Caixa ignora Lula e esconde que ajudou Bolsonaro a comprar voto de pobres

A Caixa foi cúmplice do governo Jair Bolsonaro em uma das mais bizarras ações de compra de votos que a democracia brasileira já presenciou: a liberação do empréstimo consignado para eleitores pobres que recebiam o Auxílio Brasil às vésperas da eleição. Agora, a Caixa sob a administração Lula tenta esconder os pecados da Caixa sob Bolsonaro, ignorando a orientação do petista sobre a Lei de Acesso à Informação.

A Controladoria-Geral da União (CGU) determinou que o banco garantisse acesso às informações sobre suspeitas de uso político do crédito consignado. O que a Caixa respondeu ao pedido do UOL: 17 páginas totalmente tarjadas ao melhor estilo da censura vigente na ditadura militar.

O que não contavam é que a repórter Amanda Rossi, que vem cobrindo diligentemente o tema, conseguisse o documento original que a atual direção do banco, que mantém dirigentes da gestão passada, não queria que o público soubesse.

O QUE FAZER:
a – Reproduza a passagem que vai de "A Caixa foi" até "na ditadura militar." na matéria sobre a Caixa, renomeando "Caixa" para "Caixa Econômica Federal".
b – Transforme em lista o parágrafo da matéria sobre a Caixa que começa com "A Controladoria-Geral da União", mantendo os fatos principais.
c – Retome a matéria sobre a Caixa e o consignado a partir do ponto em que ela termina.
Os dados não são necessários.

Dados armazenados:
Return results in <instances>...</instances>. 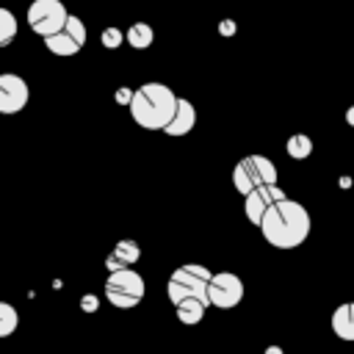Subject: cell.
Listing matches in <instances>:
<instances>
[{"instance_id":"obj_12","label":"cell","mask_w":354,"mask_h":354,"mask_svg":"<svg viewBox=\"0 0 354 354\" xmlns=\"http://www.w3.org/2000/svg\"><path fill=\"white\" fill-rule=\"evenodd\" d=\"M194 124H196V108L191 105V100H177V111H174V116H171V122L166 124V136H185V133H191L194 130Z\"/></svg>"},{"instance_id":"obj_22","label":"cell","mask_w":354,"mask_h":354,"mask_svg":"<svg viewBox=\"0 0 354 354\" xmlns=\"http://www.w3.org/2000/svg\"><path fill=\"white\" fill-rule=\"evenodd\" d=\"M346 124H348V127H354V105L346 111Z\"/></svg>"},{"instance_id":"obj_11","label":"cell","mask_w":354,"mask_h":354,"mask_svg":"<svg viewBox=\"0 0 354 354\" xmlns=\"http://www.w3.org/2000/svg\"><path fill=\"white\" fill-rule=\"evenodd\" d=\"M138 257H141V246H138L136 241L124 238V241H119V243L113 246V252L105 257V268H108V274H111V271H122V268H133V266L138 263Z\"/></svg>"},{"instance_id":"obj_6","label":"cell","mask_w":354,"mask_h":354,"mask_svg":"<svg viewBox=\"0 0 354 354\" xmlns=\"http://www.w3.org/2000/svg\"><path fill=\"white\" fill-rule=\"evenodd\" d=\"M66 6L61 0H33L28 8V25L33 33H39L41 39L58 33L66 25Z\"/></svg>"},{"instance_id":"obj_17","label":"cell","mask_w":354,"mask_h":354,"mask_svg":"<svg viewBox=\"0 0 354 354\" xmlns=\"http://www.w3.org/2000/svg\"><path fill=\"white\" fill-rule=\"evenodd\" d=\"M17 36V17L8 8H0V47L11 44Z\"/></svg>"},{"instance_id":"obj_1","label":"cell","mask_w":354,"mask_h":354,"mask_svg":"<svg viewBox=\"0 0 354 354\" xmlns=\"http://www.w3.org/2000/svg\"><path fill=\"white\" fill-rule=\"evenodd\" d=\"M313 230V218L310 210L296 202V199H282L277 202L260 221V232L266 238V243H271L274 249H296L310 238Z\"/></svg>"},{"instance_id":"obj_9","label":"cell","mask_w":354,"mask_h":354,"mask_svg":"<svg viewBox=\"0 0 354 354\" xmlns=\"http://www.w3.org/2000/svg\"><path fill=\"white\" fill-rule=\"evenodd\" d=\"M282 199H285V191H282L277 183L260 185V188H254V191H249V194L243 196V213H246V218H249L252 224L260 227L263 216H266L277 202H282Z\"/></svg>"},{"instance_id":"obj_18","label":"cell","mask_w":354,"mask_h":354,"mask_svg":"<svg viewBox=\"0 0 354 354\" xmlns=\"http://www.w3.org/2000/svg\"><path fill=\"white\" fill-rule=\"evenodd\" d=\"M19 324V315L17 310L8 304V301H0V337H8Z\"/></svg>"},{"instance_id":"obj_3","label":"cell","mask_w":354,"mask_h":354,"mask_svg":"<svg viewBox=\"0 0 354 354\" xmlns=\"http://www.w3.org/2000/svg\"><path fill=\"white\" fill-rule=\"evenodd\" d=\"M213 274L207 266L202 263H183L171 271L169 285H166V296L171 304H180L185 299H202L207 304V285H210ZM210 307V304H207Z\"/></svg>"},{"instance_id":"obj_21","label":"cell","mask_w":354,"mask_h":354,"mask_svg":"<svg viewBox=\"0 0 354 354\" xmlns=\"http://www.w3.org/2000/svg\"><path fill=\"white\" fill-rule=\"evenodd\" d=\"M116 100L130 105V100H133V91H130V88H119V91H116Z\"/></svg>"},{"instance_id":"obj_14","label":"cell","mask_w":354,"mask_h":354,"mask_svg":"<svg viewBox=\"0 0 354 354\" xmlns=\"http://www.w3.org/2000/svg\"><path fill=\"white\" fill-rule=\"evenodd\" d=\"M205 310H207V304H205L202 299H185V301L174 304V313H177L180 324H185V326L199 324V321L205 318Z\"/></svg>"},{"instance_id":"obj_19","label":"cell","mask_w":354,"mask_h":354,"mask_svg":"<svg viewBox=\"0 0 354 354\" xmlns=\"http://www.w3.org/2000/svg\"><path fill=\"white\" fill-rule=\"evenodd\" d=\"M100 39H102V47H108V50H113V47H119V44H122V39H124V33H122L119 28H105Z\"/></svg>"},{"instance_id":"obj_23","label":"cell","mask_w":354,"mask_h":354,"mask_svg":"<svg viewBox=\"0 0 354 354\" xmlns=\"http://www.w3.org/2000/svg\"><path fill=\"white\" fill-rule=\"evenodd\" d=\"M263 354H282V348H279V346H268Z\"/></svg>"},{"instance_id":"obj_13","label":"cell","mask_w":354,"mask_h":354,"mask_svg":"<svg viewBox=\"0 0 354 354\" xmlns=\"http://www.w3.org/2000/svg\"><path fill=\"white\" fill-rule=\"evenodd\" d=\"M332 332L340 340L354 343V301H343L335 313H332Z\"/></svg>"},{"instance_id":"obj_10","label":"cell","mask_w":354,"mask_h":354,"mask_svg":"<svg viewBox=\"0 0 354 354\" xmlns=\"http://www.w3.org/2000/svg\"><path fill=\"white\" fill-rule=\"evenodd\" d=\"M28 105V83L19 75H0V113H19Z\"/></svg>"},{"instance_id":"obj_20","label":"cell","mask_w":354,"mask_h":354,"mask_svg":"<svg viewBox=\"0 0 354 354\" xmlns=\"http://www.w3.org/2000/svg\"><path fill=\"white\" fill-rule=\"evenodd\" d=\"M218 33H221V36H232V33H235V22H230V19L218 22Z\"/></svg>"},{"instance_id":"obj_5","label":"cell","mask_w":354,"mask_h":354,"mask_svg":"<svg viewBox=\"0 0 354 354\" xmlns=\"http://www.w3.org/2000/svg\"><path fill=\"white\" fill-rule=\"evenodd\" d=\"M144 290H147L144 277L133 268L111 271L105 279V299L119 310H133L144 299Z\"/></svg>"},{"instance_id":"obj_7","label":"cell","mask_w":354,"mask_h":354,"mask_svg":"<svg viewBox=\"0 0 354 354\" xmlns=\"http://www.w3.org/2000/svg\"><path fill=\"white\" fill-rule=\"evenodd\" d=\"M241 299H243V282L238 274H232V271L213 274V279L207 285V304H213L218 310H232L241 304Z\"/></svg>"},{"instance_id":"obj_4","label":"cell","mask_w":354,"mask_h":354,"mask_svg":"<svg viewBox=\"0 0 354 354\" xmlns=\"http://www.w3.org/2000/svg\"><path fill=\"white\" fill-rule=\"evenodd\" d=\"M271 183H277V166L266 155H246L232 169V185L241 196H246L249 191L260 185H271Z\"/></svg>"},{"instance_id":"obj_8","label":"cell","mask_w":354,"mask_h":354,"mask_svg":"<svg viewBox=\"0 0 354 354\" xmlns=\"http://www.w3.org/2000/svg\"><path fill=\"white\" fill-rule=\"evenodd\" d=\"M44 44H47V50L53 53V55H75L83 44H86V25H83V19H77V17H66V25L58 30V33H53V36H47L44 39Z\"/></svg>"},{"instance_id":"obj_2","label":"cell","mask_w":354,"mask_h":354,"mask_svg":"<svg viewBox=\"0 0 354 354\" xmlns=\"http://www.w3.org/2000/svg\"><path fill=\"white\" fill-rule=\"evenodd\" d=\"M177 94L166 83H144L133 91L130 100V116L144 130H166L177 111Z\"/></svg>"},{"instance_id":"obj_15","label":"cell","mask_w":354,"mask_h":354,"mask_svg":"<svg viewBox=\"0 0 354 354\" xmlns=\"http://www.w3.org/2000/svg\"><path fill=\"white\" fill-rule=\"evenodd\" d=\"M124 39H127V44L136 47V50H147V47L152 44V39H155V30H152L147 22H133V25L127 28Z\"/></svg>"},{"instance_id":"obj_16","label":"cell","mask_w":354,"mask_h":354,"mask_svg":"<svg viewBox=\"0 0 354 354\" xmlns=\"http://www.w3.org/2000/svg\"><path fill=\"white\" fill-rule=\"evenodd\" d=\"M285 152L293 158V160H304L313 155V138L304 136V133H293L288 141H285Z\"/></svg>"}]
</instances>
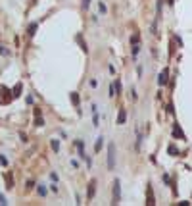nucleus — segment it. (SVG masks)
<instances>
[{
  "label": "nucleus",
  "instance_id": "nucleus-1",
  "mask_svg": "<svg viewBox=\"0 0 192 206\" xmlns=\"http://www.w3.org/2000/svg\"><path fill=\"white\" fill-rule=\"evenodd\" d=\"M113 166H115V144H110L108 147V168L113 169Z\"/></svg>",
  "mask_w": 192,
  "mask_h": 206
},
{
  "label": "nucleus",
  "instance_id": "nucleus-2",
  "mask_svg": "<svg viewBox=\"0 0 192 206\" xmlns=\"http://www.w3.org/2000/svg\"><path fill=\"white\" fill-rule=\"evenodd\" d=\"M121 199V181L115 179L113 181V204H117Z\"/></svg>",
  "mask_w": 192,
  "mask_h": 206
},
{
  "label": "nucleus",
  "instance_id": "nucleus-3",
  "mask_svg": "<svg viewBox=\"0 0 192 206\" xmlns=\"http://www.w3.org/2000/svg\"><path fill=\"white\" fill-rule=\"evenodd\" d=\"M173 137H177V139H185V133H183V129H181L179 123H173Z\"/></svg>",
  "mask_w": 192,
  "mask_h": 206
},
{
  "label": "nucleus",
  "instance_id": "nucleus-4",
  "mask_svg": "<svg viewBox=\"0 0 192 206\" xmlns=\"http://www.w3.org/2000/svg\"><path fill=\"white\" fill-rule=\"evenodd\" d=\"M125 119H127V110H125V108H121L119 114H117V123H125Z\"/></svg>",
  "mask_w": 192,
  "mask_h": 206
},
{
  "label": "nucleus",
  "instance_id": "nucleus-5",
  "mask_svg": "<svg viewBox=\"0 0 192 206\" xmlns=\"http://www.w3.org/2000/svg\"><path fill=\"white\" fill-rule=\"evenodd\" d=\"M94 189H96V181H91L88 191H87V196H88V199H94Z\"/></svg>",
  "mask_w": 192,
  "mask_h": 206
},
{
  "label": "nucleus",
  "instance_id": "nucleus-6",
  "mask_svg": "<svg viewBox=\"0 0 192 206\" xmlns=\"http://www.w3.org/2000/svg\"><path fill=\"white\" fill-rule=\"evenodd\" d=\"M167 75H169V71L163 70L161 73H160V79H158V83H160V85H165V83H167Z\"/></svg>",
  "mask_w": 192,
  "mask_h": 206
},
{
  "label": "nucleus",
  "instance_id": "nucleus-7",
  "mask_svg": "<svg viewBox=\"0 0 192 206\" xmlns=\"http://www.w3.org/2000/svg\"><path fill=\"white\" fill-rule=\"evenodd\" d=\"M71 104L79 106V92H71Z\"/></svg>",
  "mask_w": 192,
  "mask_h": 206
},
{
  "label": "nucleus",
  "instance_id": "nucleus-8",
  "mask_svg": "<svg viewBox=\"0 0 192 206\" xmlns=\"http://www.w3.org/2000/svg\"><path fill=\"white\" fill-rule=\"evenodd\" d=\"M77 41H79V44H81V48H83V52H88V48H87V43L83 41V37L81 35H77Z\"/></svg>",
  "mask_w": 192,
  "mask_h": 206
},
{
  "label": "nucleus",
  "instance_id": "nucleus-9",
  "mask_svg": "<svg viewBox=\"0 0 192 206\" xmlns=\"http://www.w3.org/2000/svg\"><path fill=\"white\" fill-rule=\"evenodd\" d=\"M138 52H140V44H133V58H137V56H138Z\"/></svg>",
  "mask_w": 192,
  "mask_h": 206
},
{
  "label": "nucleus",
  "instance_id": "nucleus-10",
  "mask_svg": "<svg viewBox=\"0 0 192 206\" xmlns=\"http://www.w3.org/2000/svg\"><path fill=\"white\" fill-rule=\"evenodd\" d=\"M37 27H39V25H37V23H31V25H29V29H27V31H29V37H33V35H35Z\"/></svg>",
  "mask_w": 192,
  "mask_h": 206
},
{
  "label": "nucleus",
  "instance_id": "nucleus-11",
  "mask_svg": "<svg viewBox=\"0 0 192 206\" xmlns=\"http://www.w3.org/2000/svg\"><path fill=\"white\" fill-rule=\"evenodd\" d=\"M92 123H94V127L100 125V118H98V112L96 110H94V116H92Z\"/></svg>",
  "mask_w": 192,
  "mask_h": 206
},
{
  "label": "nucleus",
  "instance_id": "nucleus-12",
  "mask_svg": "<svg viewBox=\"0 0 192 206\" xmlns=\"http://www.w3.org/2000/svg\"><path fill=\"white\" fill-rule=\"evenodd\" d=\"M102 144H104V139H102V137H100V139L96 141V144H94V150H96V152H98V150H100V148H102Z\"/></svg>",
  "mask_w": 192,
  "mask_h": 206
},
{
  "label": "nucleus",
  "instance_id": "nucleus-13",
  "mask_svg": "<svg viewBox=\"0 0 192 206\" xmlns=\"http://www.w3.org/2000/svg\"><path fill=\"white\" fill-rule=\"evenodd\" d=\"M167 152H169V154H179V148H177V147H173V144H169Z\"/></svg>",
  "mask_w": 192,
  "mask_h": 206
},
{
  "label": "nucleus",
  "instance_id": "nucleus-14",
  "mask_svg": "<svg viewBox=\"0 0 192 206\" xmlns=\"http://www.w3.org/2000/svg\"><path fill=\"white\" fill-rule=\"evenodd\" d=\"M52 150H54V152H58V150H60V141H56V139L52 141Z\"/></svg>",
  "mask_w": 192,
  "mask_h": 206
},
{
  "label": "nucleus",
  "instance_id": "nucleus-15",
  "mask_svg": "<svg viewBox=\"0 0 192 206\" xmlns=\"http://www.w3.org/2000/svg\"><path fill=\"white\" fill-rule=\"evenodd\" d=\"M146 204H154V195H152V189H148V202Z\"/></svg>",
  "mask_w": 192,
  "mask_h": 206
},
{
  "label": "nucleus",
  "instance_id": "nucleus-16",
  "mask_svg": "<svg viewBox=\"0 0 192 206\" xmlns=\"http://www.w3.org/2000/svg\"><path fill=\"white\" fill-rule=\"evenodd\" d=\"M39 195H40V196L46 195V187H44V185H39Z\"/></svg>",
  "mask_w": 192,
  "mask_h": 206
},
{
  "label": "nucleus",
  "instance_id": "nucleus-17",
  "mask_svg": "<svg viewBox=\"0 0 192 206\" xmlns=\"http://www.w3.org/2000/svg\"><path fill=\"white\" fill-rule=\"evenodd\" d=\"M138 41H140V35H138V33H137V35H133V37H131V43H133V44H137Z\"/></svg>",
  "mask_w": 192,
  "mask_h": 206
},
{
  "label": "nucleus",
  "instance_id": "nucleus-18",
  "mask_svg": "<svg viewBox=\"0 0 192 206\" xmlns=\"http://www.w3.org/2000/svg\"><path fill=\"white\" fill-rule=\"evenodd\" d=\"M19 92H21V83H19L18 87L14 89V95H12V96H19Z\"/></svg>",
  "mask_w": 192,
  "mask_h": 206
},
{
  "label": "nucleus",
  "instance_id": "nucleus-19",
  "mask_svg": "<svg viewBox=\"0 0 192 206\" xmlns=\"http://www.w3.org/2000/svg\"><path fill=\"white\" fill-rule=\"evenodd\" d=\"M35 123H37V127H42V118H40V116H37V119H35Z\"/></svg>",
  "mask_w": 192,
  "mask_h": 206
},
{
  "label": "nucleus",
  "instance_id": "nucleus-20",
  "mask_svg": "<svg viewBox=\"0 0 192 206\" xmlns=\"http://www.w3.org/2000/svg\"><path fill=\"white\" fill-rule=\"evenodd\" d=\"M0 164H2V166H8V160H6V158H4V156H2V154H0Z\"/></svg>",
  "mask_w": 192,
  "mask_h": 206
},
{
  "label": "nucleus",
  "instance_id": "nucleus-21",
  "mask_svg": "<svg viewBox=\"0 0 192 206\" xmlns=\"http://www.w3.org/2000/svg\"><path fill=\"white\" fill-rule=\"evenodd\" d=\"M88 6H91V0H83V8H85V10H87Z\"/></svg>",
  "mask_w": 192,
  "mask_h": 206
},
{
  "label": "nucleus",
  "instance_id": "nucleus-22",
  "mask_svg": "<svg viewBox=\"0 0 192 206\" xmlns=\"http://www.w3.org/2000/svg\"><path fill=\"white\" fill-rule=\"evenodd\" d=\"M98 8H100L102 14H106V6H104V4H98Z\"/></svg>",
  "mask_w": 192,
  "mask_h": 206
},
{
  "label": "nucleus",
  "instance_id": "nucleus-23",
  "mask_svg": "<svg viewBox=\"0 0 192 206\" xmlns=\"http://www.w3.org/2000/svg\"><path fill=\"white\" fill-rule=\"evenodd\" d=\"M190 202H188V200H181V202H179V206H188Z\"/></svg>",
  "mask_w": 192,
  "mask_h": 206
},
{
  "label": "nucleus",
  "instance_id": "nucleus-24",
  "mask_svg": "<svg viewBox=\"0 0 192 206\" xmlns=\"http://www.w3.org/2000/svg\"><path fill=\"white\" fill-rule=\"evenodd\" d=\"M0 204H8V202H6V199H4L2 195H0Z\"/></svg>",
  "mask_w": 192,
  "mask_h": 206
}]
</instances>
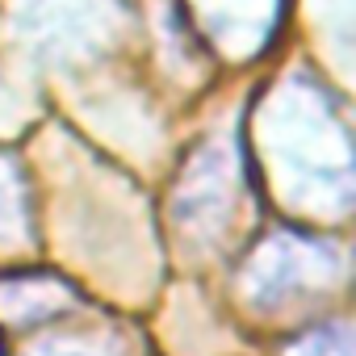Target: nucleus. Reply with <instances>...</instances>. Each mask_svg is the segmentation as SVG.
Returning <instances> with one entry per match:
<instances>
[{"label": "nucleus", "instance_id": "1", "mask_svg": "<svg viewBox=\"0 0 356 356\" xmlns=\"http://www.w3.org/2000/svg\"><path fill=\"white\" fill-rule=\"evenodd\" d=\"M277 189L285 210L348 214L352 206V134L348 118L310 80H289L260 113L252 181Z\"/></svg>", "mask_w": 356, "mask_h": 356}, {"label": "nucleus", "instance_id": "2", "mask_svg": "<svg viewBox=\"0 0 356 356\" xmlns=\"http://www.w3.org/2000/svg\"><path fill=\"white\" fill-rule=\"evenodd\" d=\"M185 9L218 55L252 59L273 42L285 0H185Z\"/></svg>", "mask_w": 356, "mask_h": 356}, {"label": "nucleus", "instance_id": "3", "mask_svg": "<svg viewBox=\"0 0 356 356\" xmlns=\"http://www.w3.org/2000/svg\"><path fill=\"white\" fill-rule=\"evenodd\" d=\"M0 356H5V348H0Z\"/></svg>", "mask_w": 356, "mask_h": 356}, {"label": "nucleus", "instance_id": "4", "mask_svg": "<svg viewBox=\"0 0 356 356\" xmlns=\"http://www.w3.org/2000/svg\"><path fill=\"white\" fill-rule=\"evenodd\" d=\"M0 168H5V163H0Z\"/></svg>", "mask_w": 356, "mask_h": 356}]
</instances>
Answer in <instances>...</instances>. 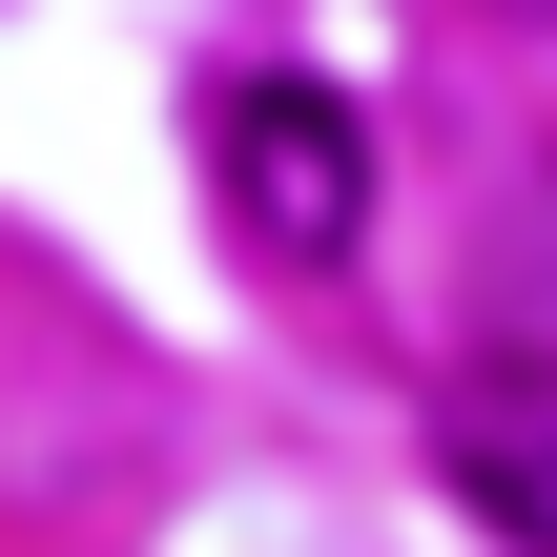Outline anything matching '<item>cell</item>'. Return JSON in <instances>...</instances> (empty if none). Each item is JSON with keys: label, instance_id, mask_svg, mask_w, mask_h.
Listing matches in <instances>:
<instances>
[{"label": "cell", "instance_id": "1", "mask_svg": "<svg viewBox=\"0 0 557 557\" xmlns=\"http://www.w3.org/2000/svg\"><path fill=\"white\" fill-rule=\"evenodd\" d=\"M207 186H227V227H248L269 269H351V248H372V124H351L331 83H289V62L207 83Z\"/></svg>", "mask_w": 557, "mask_h": 557}, {"label": "cell", "instance_id": "2", "mask_svg": "<svg viewBox=\"0 0 557 557\" xmlns=\"http://www.w3.org/2000/svg\"><path fill=\"white\" fill-rule=\"evenodd\" d=\"M434 475H455V517H475V537L557 557V372H455V413H434Z\"/></svg>", "mask_w": 557, "mask_h": 557}, {"label": "cell", "instance_id": "3", "mask_svg": "<svg viewBox=\"0 0 557 557\" xmlns=\"http://www.w3.org/2000/svg\"><path fill=\"white\" fill-rule=\"evenodd\" d=\"M475 21H537V41H557V0H475Z\"/></svg>", "mask_w": 557, "mask_h": 557}]
</instances>
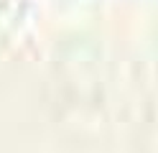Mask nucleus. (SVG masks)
<instances>
[]
</instances>
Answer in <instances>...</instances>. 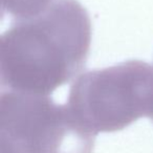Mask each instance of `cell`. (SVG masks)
Listing matches in <instances>:
<instances>
[{
	"mask_svg": "<svg viewBox=\"0 0 153 153\" xmlns=\"http://www.w3.org/2000/svg\"><path fill=\"white\" fill-rule=\"evenodd\" d=\"M90 43L85 7L76 0H55L41 13L15 20L1 35V86L49 97L83 69Z\"/></svg>",
	"mask_w": 153,
	"mask_h": 153,
	"instance_id": "cell-1",
	"label": "cell"
},
{
	"mask_svg": "<svg viewBox=\"0 0 153 153\" xmlns=\"http://www.w3.org/2000/svg\"><path fill=\"white\" fill-rule=\"evenodd\" d=\"M67 105L91 133L125 129L153 109V65L129 60L82 74L69 90Z\"/></svg>",
	"mask_w": 153,
	"mask_h": 153,
	"instance_id": "cell-2",
	"label": "cell"
},
{
	"mask_svg": "<svg viewBox=\"0 0 153 153\" xmlns=\"http://www.w3.org/2000/svg\"><path fill=\"white\" fill-rule=\"evenodd\" d=\"M96 136L48 96L3 91L0 153H92Z\"/></svg>",
	"mask_w": 153,
	"mask_h": 153,
	"instance_id": "cell-3",
	"label": "cell"
},
{
	"mask_svg": "<svg viewBox=\"0 0 153 153\" xmlns=\"http://www.w3.org/2000/svg\"><path fill=\"white\" fill-rule=\"evenodd\" d=\"M149 119H151L153 121V109H152V112H151V114H150V117Z\"/></svg>",
	"mask_w": 153,
	"mask_h": 153,
	"instance_id": "cell-5",
	"label": "cell"
},
{
	"mask_svg": "<svg viewBox=\"0 0 153 153\" xmlns=\"http://www.w3.org/2000/svg\"><path fill=\"white\" fill-rule=\"evenodd\" d=\"M55 0H1L2 14H9L15 20L26 19L44 11Z\"/></svg>",
	"mask_w": 153,
	"mask_h": 153,
	"instance_id": "cell-4",
	"label": "cell"
}]
</instances>
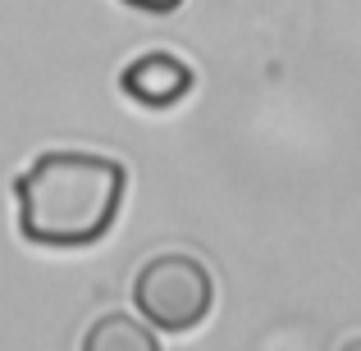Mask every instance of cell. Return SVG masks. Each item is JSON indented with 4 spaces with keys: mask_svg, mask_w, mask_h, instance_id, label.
<instances>
[{
    "mask_svg": "<svg viewBox=\"0 0 361 351\" xmlns=\"http://www.w3.org/2000/svg\"><path fill=\"white\" fill-rule=\"evenodd\" d=\"M123 165L92 151H46L18 174V233L37 246H92L119 219Z\"/></svg>",
    "mask_w": 361,
    "mask_h": 351,
    "instance_id": "obj_1",
    "label": "cell"
},
{
    "mask_svg": "<svg viewBox=\"0 0 361 351\" xmlns=\"http://www.w3.org/2000/svg\"><path fill=\"white\" fill-rule=\"evenodd\" d=\"M133 301H137V315L147 324L183 333V328H197L211 315L215 283H211V269L202 260H192L183 251H165V255H151L137 269Z\"/></svg>",
    "mask_w": 361,
    "mask_h": 351,
    "instance_id": "obj_2",
    "label": "cell"
},
{
    "mask_svg": "<svg viewBox=\"0 0 361 351\" xmlns=\"http://www.w3.org/2000/svg\"><path fill=\"white\" fill-rule=\"evenodd\" d=\"M119 87H123V96H133L137 106L165 110V106H178V101L192 91V69L169 51H151V55H137V60L119 73Z\"/></svg>",
    "mask_w": 361,
    "mask_h": 351,
    "instance_id": "obj_3",
    "label": "cell"
},
{
    "mask_svg": "<svg viewBox=\"0 0 361 351\" xmlns=\"http://www.w3.org/2000/svg\"><path fill=\"white\" fill-rule=\"evenodd\" d=\"M82 343H87V351H156V333L137 328L128 315H106Z\"/></svg>",
    "mask_w": 361,
    "mask_h": 351,
    "instance_id": "obj_4",
    "label": "cell"
},
{
    "mask_svg": "<svg viewBox=\"0 0 361 351\" xmlns=\"http://www.w3.org/2000/svg\"><path fill=\"white\" fill-rule=\"evenodd\" d=\"M123 5H133V9H147V14H169V9H178L183 0H123Z\"/></svg>",
    "mask_w": 361,
    "mask_h": 351,
    "instance_id": "obj_5",
    "label": "cell"
}]
</instances>
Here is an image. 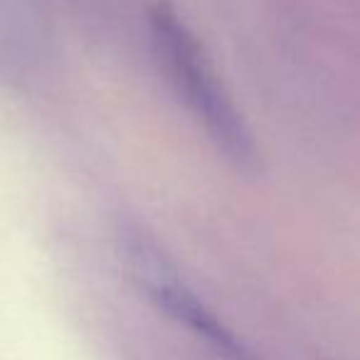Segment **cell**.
<instances>
[{
  "instance_id": "obj_1",
  "label": "cell",
  "mask_w": 360,
  "mask_h": 360,
  "mask_svg": "<svg viewBox=\"0 0 360 360\" xmlns=\"http://www.w3.org/2000/svg\"><path fill=\"white\" fill-rule=\"evenodd\" d=\"M150 35L155 55L170 75L175 91L193 111L215 148L242 173L259 170V148L245 116L225 91L205 50L170 3L150 8Z\"/></svg>"
},
{
  "instance_id": "obj_2",
  "label": "cell",
  "mask_w": 360,
  "mask_h": 360,
  "mask_svg": "<svg viewBox=\"0 0 360 360\" xmlns=\"http://www.w3.org/2000/svg\"><path fill=\"white\" fill-rule=\"evenodd\" d=\"M124 259L136 284L148 294V299L160 311H165L178 323L188 326L193 333L215 345L222 355H230V358L242 355L245 358V350L240 348L235 335L198 299L195 291L180 279L178 271L170 266V262L158 252V247H153L143 237L129 235L124 237Z\"/></svg>"
}]
</instances>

EM RESPOSTA:
a –
A Caixa Econômica Federal foi cúmplice do governo Jair Bolsonaro em uma das mais bizarras ações de compra de votos que a democracia brasileira já presenciou: a liberação do empréstimo consignado para eleitores pobres que recebiam o Auxílio Brasil às vésperas da eleição. Agora, a Caixa Econômica Federal sob a administração Lula tenta esconder os pecados da Caixa Econômica Federal sob Bolsonaro, ignorando a orientação do petista sobre a Lei de Acesso à Informação.

A Controladoria-Geral da União (CGU) determinou que o banco garantisse acesso às informações sobre suspeitas de uso político do crédito consignado. O que a Caixa Econômica Federal respondeu ao pedido do UOL: 17 páginas totalmente tarjadas ao melhor estilo da censura vigente na ditadura militar.

b –
- A CGU determinou que a Caixa garantisse acesso às informações sobre suspeitas de uso político do crédito consignado.
- Ao pedido do UOL, a Caixa respondeu com 17 páginas totalmente tarjadas, no estilo da censura da ditadura militar.

c –
Sua investigação, publicada neste segunda (7), mostra que os trechos censurados confirmam o uso político do empréstimo consignado para favorecer Jair através da compra de votos de eleitores com a corda no pescoço. E mostra que o mecanismo foi implementado sem planejamento e com a Caixa consciente de pendências que representavam riscos financeiros e jurídicos.

Não à toa, outros bancos não toparam se transformar em um imenso guichê para a compra de votos.

O documento censurado avalia que havia "risco imprevisível às instituições financeiras" e confirma que logo no primeiro mês em que as parcelas do consignado foram descontadas, ainda em 2022, o banco estatal teve uma "perda relevante". Até porque a preocupação do governo, naquele momento, era a distribuição de dinheiro, não a sua devolução.

Em outra reportagem da incansável Amanda Rossi, já havíamos ficado sabendo que a Caixa concedeu 99% de todo valor que liberou em empréstimo consignado do Auxilio Brasil exatamente durante o período eleitoral do ano passado. E muita gente acessou esse guichê: quase R$ 7,6 bilhões foram concedidos a 2,9 milhões de famílias nesse período pelo banco.

Depois, a fonte secou. Por quê? Porque não era mais preciso comprar voto de pobre.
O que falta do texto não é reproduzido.